When did you try it? Both Matrix the protocol and implementations like Element X have improved immeasurably over the last year or so.

  • It's been more than a year, and Element X does honestly look a lot better. But it's been mobile-only for years. And if I'm correct, the desktop/web clients still require you to use embedded Jitsi. And what about non-Element clients?

    As a user, I just need stuff like this to be standard, and work for every participant regardless of what client they use.

    • Element Desktop/Web (and Element X) use Element Call for proper encrypted group VoIP/Video these days rather than Jitsi - since Sept 2024. Meanwhile we're busy upgrading Element Web to use the same rust-sdk engine as Element X (although this will take a year or so).

      In terms of non-Element clients... I can't really speak for them, but I hear really good things about Cinny for folks who want a more Discord-like experience on desktop, and we livecoded an Element Call integration for it at the Matrix Conference in October (hopefully it merged). I think FluffyChat also may support the new MatrixRTC calling too.

  • This cannot be overstated. It used to be a pile of trash, now it's quite decent (but with lots of room for improvement).

  • Element X is in some cases still a downgrade from Element. For instance there doesn't seem to be a way to create local key backups anymore. Also, that calls between Element and Element X are incompatible means both apps need to be installed in order to receive calls from all contacts.

    Still, I love Matrix and hope that these issues will be resolved in time.

    • Manually importing/exporting keybackups is on the todo list (albeit towards the bottom). Supporting legacy calls is not (unless someone contributes it); the intention is to converge asap on native Matrix group calls.

Personally I've found Matrix significantly more user friendly than Threema work. Zulip I haven't used in anger so I can't comment on that but I've seen a few places that even open source they charge per user for things like notifications. Not ideal IMHO. There should be an option to replace notifications with a separate service.

It's hard to find a decent service that ticks all the boxes but I do sincerely hope that the EU can support Matrix to bring it up to the standard that we all deserve.

Threema: proprietary, outside EU

Zulip: lacks encryption, interoperability

  • Threema is Swiss, which is a regional EFTA member. It's end-to-end encrypted and the clients are open-source.

    Zulip has client-server encryption, which is fine if you control the server.
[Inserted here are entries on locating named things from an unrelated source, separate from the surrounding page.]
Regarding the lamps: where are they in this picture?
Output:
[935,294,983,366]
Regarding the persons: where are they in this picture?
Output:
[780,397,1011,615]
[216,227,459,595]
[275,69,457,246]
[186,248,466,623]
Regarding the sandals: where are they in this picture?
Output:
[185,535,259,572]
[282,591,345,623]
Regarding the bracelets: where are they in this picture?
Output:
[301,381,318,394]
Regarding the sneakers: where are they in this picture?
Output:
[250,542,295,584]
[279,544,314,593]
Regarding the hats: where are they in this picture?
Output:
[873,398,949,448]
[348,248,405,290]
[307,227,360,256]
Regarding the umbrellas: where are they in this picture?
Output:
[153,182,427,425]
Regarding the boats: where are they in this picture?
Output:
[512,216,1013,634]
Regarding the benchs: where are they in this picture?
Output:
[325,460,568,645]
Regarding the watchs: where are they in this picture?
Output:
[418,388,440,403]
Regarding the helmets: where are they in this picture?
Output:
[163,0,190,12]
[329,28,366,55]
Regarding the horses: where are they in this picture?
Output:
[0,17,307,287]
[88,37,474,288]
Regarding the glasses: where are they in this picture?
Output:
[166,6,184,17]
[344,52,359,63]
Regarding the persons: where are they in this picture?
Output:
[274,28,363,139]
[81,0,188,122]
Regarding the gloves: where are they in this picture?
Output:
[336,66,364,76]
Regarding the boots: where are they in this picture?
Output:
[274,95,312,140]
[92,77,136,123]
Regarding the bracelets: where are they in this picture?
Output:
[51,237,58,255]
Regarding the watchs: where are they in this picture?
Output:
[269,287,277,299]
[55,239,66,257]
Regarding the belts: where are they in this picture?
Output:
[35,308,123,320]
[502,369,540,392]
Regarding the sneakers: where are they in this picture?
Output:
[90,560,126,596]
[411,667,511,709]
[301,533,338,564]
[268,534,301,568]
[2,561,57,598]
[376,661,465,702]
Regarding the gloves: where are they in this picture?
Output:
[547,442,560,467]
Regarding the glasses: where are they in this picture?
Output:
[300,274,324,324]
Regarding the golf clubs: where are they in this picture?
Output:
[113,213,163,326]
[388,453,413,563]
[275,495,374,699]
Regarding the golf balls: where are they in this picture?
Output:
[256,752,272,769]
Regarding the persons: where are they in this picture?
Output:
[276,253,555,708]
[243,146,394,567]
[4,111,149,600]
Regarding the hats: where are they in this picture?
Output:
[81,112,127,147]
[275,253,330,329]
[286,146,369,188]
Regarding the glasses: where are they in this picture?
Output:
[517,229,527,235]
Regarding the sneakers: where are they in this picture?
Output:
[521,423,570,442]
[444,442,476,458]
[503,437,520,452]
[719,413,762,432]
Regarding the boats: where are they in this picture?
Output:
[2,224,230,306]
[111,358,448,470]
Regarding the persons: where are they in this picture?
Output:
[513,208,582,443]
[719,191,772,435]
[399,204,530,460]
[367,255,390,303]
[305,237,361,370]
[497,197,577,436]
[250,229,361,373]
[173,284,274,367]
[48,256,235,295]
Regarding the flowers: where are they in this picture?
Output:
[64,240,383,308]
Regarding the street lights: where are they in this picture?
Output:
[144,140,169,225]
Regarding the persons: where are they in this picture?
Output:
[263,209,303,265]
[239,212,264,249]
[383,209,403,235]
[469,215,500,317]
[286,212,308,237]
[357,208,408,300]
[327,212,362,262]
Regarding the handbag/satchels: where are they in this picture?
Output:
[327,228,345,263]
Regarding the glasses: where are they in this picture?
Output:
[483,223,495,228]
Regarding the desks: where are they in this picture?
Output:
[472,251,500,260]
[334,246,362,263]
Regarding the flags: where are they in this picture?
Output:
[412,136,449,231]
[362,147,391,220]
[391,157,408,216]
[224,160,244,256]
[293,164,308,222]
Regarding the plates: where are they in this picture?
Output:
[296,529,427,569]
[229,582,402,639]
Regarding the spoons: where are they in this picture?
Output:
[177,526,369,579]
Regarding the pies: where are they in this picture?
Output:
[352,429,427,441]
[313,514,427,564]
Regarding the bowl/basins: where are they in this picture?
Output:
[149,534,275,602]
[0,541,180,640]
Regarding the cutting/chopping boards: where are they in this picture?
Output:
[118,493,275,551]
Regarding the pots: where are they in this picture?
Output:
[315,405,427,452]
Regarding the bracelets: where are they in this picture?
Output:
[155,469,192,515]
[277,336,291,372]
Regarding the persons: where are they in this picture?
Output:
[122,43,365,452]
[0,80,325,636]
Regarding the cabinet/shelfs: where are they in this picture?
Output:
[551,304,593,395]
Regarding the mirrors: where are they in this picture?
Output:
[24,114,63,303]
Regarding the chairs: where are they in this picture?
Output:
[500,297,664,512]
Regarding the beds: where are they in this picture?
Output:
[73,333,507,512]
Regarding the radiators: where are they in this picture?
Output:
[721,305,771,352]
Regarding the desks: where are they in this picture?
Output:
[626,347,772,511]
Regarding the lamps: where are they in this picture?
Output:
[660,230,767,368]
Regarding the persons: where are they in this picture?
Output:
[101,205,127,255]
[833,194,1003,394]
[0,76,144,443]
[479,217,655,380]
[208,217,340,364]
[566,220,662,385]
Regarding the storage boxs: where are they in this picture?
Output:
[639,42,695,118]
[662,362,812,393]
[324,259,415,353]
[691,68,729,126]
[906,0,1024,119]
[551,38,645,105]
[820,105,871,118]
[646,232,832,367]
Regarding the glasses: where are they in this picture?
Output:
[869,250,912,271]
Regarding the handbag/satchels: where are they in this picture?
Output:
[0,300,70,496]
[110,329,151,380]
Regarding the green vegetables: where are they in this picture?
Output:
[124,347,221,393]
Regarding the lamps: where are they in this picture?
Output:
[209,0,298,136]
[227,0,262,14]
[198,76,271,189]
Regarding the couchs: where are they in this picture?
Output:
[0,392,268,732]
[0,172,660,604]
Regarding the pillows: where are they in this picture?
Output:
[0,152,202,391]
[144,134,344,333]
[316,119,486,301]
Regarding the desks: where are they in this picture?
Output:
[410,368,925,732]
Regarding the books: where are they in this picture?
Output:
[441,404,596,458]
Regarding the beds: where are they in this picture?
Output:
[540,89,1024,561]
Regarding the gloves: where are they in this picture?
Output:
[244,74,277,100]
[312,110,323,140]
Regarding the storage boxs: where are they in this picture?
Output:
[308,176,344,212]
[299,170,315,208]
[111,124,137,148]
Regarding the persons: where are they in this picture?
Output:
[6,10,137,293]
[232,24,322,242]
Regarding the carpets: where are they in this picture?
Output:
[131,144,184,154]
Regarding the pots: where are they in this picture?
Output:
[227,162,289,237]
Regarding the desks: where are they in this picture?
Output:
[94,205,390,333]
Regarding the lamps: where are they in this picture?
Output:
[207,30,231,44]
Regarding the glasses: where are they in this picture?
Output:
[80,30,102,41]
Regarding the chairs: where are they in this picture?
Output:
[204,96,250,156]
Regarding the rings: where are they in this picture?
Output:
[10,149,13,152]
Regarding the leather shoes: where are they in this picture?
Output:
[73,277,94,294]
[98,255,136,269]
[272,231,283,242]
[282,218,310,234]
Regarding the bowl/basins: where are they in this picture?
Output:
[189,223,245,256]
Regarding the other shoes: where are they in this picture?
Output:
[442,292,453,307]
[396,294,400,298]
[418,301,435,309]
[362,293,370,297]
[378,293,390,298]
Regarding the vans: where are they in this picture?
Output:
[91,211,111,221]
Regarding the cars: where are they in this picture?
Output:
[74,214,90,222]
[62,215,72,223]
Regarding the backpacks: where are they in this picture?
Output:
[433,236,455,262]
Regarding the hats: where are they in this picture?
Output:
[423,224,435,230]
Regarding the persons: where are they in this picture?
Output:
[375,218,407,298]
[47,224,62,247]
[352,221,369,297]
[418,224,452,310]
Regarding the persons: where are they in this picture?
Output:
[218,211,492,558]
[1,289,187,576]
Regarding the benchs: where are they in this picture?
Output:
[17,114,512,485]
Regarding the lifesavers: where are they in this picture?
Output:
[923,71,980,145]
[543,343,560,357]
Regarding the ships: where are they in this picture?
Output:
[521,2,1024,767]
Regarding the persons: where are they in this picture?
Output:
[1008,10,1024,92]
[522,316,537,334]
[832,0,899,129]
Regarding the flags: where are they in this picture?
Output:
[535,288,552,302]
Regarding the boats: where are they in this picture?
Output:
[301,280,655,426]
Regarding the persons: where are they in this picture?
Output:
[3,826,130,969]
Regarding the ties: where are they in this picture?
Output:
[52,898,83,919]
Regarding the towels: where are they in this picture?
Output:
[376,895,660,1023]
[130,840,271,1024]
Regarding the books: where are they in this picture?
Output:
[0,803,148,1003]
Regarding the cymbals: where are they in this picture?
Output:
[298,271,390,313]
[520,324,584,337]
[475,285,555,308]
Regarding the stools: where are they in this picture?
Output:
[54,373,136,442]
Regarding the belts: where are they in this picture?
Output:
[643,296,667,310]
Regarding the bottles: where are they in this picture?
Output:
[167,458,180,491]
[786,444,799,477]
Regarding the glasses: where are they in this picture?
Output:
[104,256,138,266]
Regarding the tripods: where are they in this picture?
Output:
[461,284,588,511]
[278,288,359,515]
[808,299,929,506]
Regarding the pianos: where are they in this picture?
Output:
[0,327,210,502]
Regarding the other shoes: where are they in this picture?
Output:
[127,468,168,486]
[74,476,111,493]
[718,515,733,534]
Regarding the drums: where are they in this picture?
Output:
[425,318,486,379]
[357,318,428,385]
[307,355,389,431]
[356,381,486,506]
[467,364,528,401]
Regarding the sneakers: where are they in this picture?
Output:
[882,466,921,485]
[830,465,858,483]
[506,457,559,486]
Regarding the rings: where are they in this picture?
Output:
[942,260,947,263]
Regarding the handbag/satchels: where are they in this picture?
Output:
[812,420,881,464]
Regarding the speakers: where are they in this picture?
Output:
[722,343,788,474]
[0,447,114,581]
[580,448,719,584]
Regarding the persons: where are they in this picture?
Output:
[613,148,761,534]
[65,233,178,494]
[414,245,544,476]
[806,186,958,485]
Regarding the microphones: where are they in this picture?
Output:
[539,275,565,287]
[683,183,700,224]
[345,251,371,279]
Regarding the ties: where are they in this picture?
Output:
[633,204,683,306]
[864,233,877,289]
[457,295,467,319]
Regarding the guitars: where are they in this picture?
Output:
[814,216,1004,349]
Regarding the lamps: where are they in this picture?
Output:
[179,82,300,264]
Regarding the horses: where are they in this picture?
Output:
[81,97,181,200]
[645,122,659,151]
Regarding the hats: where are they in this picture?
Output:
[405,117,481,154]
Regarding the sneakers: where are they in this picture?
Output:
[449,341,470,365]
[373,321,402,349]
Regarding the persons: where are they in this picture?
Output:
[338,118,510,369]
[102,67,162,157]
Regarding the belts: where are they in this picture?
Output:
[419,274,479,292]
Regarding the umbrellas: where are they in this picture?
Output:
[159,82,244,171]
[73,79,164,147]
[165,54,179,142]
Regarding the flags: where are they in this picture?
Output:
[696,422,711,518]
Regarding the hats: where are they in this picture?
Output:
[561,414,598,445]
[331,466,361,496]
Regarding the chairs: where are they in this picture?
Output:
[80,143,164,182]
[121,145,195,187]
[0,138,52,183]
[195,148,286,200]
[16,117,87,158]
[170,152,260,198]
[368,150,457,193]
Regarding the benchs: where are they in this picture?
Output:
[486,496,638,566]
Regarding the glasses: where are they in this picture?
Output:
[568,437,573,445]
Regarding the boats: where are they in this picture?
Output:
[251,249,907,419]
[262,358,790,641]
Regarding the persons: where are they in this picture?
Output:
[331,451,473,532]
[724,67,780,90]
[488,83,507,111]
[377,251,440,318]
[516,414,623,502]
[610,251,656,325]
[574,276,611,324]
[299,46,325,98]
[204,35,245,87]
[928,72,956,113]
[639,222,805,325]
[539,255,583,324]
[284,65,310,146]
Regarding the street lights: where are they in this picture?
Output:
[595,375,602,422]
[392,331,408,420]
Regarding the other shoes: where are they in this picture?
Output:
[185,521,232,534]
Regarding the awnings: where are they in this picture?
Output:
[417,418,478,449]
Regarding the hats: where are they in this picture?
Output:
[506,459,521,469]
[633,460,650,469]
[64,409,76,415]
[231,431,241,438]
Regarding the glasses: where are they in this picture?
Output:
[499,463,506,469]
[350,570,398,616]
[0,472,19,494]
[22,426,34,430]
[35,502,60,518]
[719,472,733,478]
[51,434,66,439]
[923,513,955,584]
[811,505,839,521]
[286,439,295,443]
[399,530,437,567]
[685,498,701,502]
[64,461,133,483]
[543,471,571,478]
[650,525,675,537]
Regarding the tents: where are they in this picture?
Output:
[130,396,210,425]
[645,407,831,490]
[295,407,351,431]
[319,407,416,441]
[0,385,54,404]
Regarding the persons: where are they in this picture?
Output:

  • Why would they need encryption? Does the european commision have anything to hide?

    Chat control for thee but not for me?

It works faster & better than Signal Desktop.

  • Genuinely surprised at this - I've never heard of signal desktop not being fast, or good. Works a1 for me.

    • yeah, it's fine for me - probably as good as an electron app can get (def not good as a true native app but it's def better than having to use my phone...)

    • Signal Desktop is having its db corrupted every other time I launch it, and wants me to reconnect to the phone. The UX is OKish.

> Mobile notifications for organizations with up to 10 users

Why does the self-hosted edition have this restriction? If the software is truly OSS, the limit could be trivially patched. But this kind of restriction just does not inspire much confidence in the project to be honest.

  • Because mobile notifications require integration with operators and cost money.

    This is not about the ones that are pushed over IP, this is about mobile push.

    • Mobile notifications do not require outside operators. UnifiedPush / ntfy is FLOSS, and allows for a single background connection for multiple apps / notification channels. It can also be self-hosted (and I do!)

      This puts the operational costs (number of devices and notifications) on whomever is running the server - and because of how valuable metadata is, I expect them to be run in-house by governments

Can you be more specific about your criticisms? I have gripes about Matrix, but your assessment doesn't match my experience.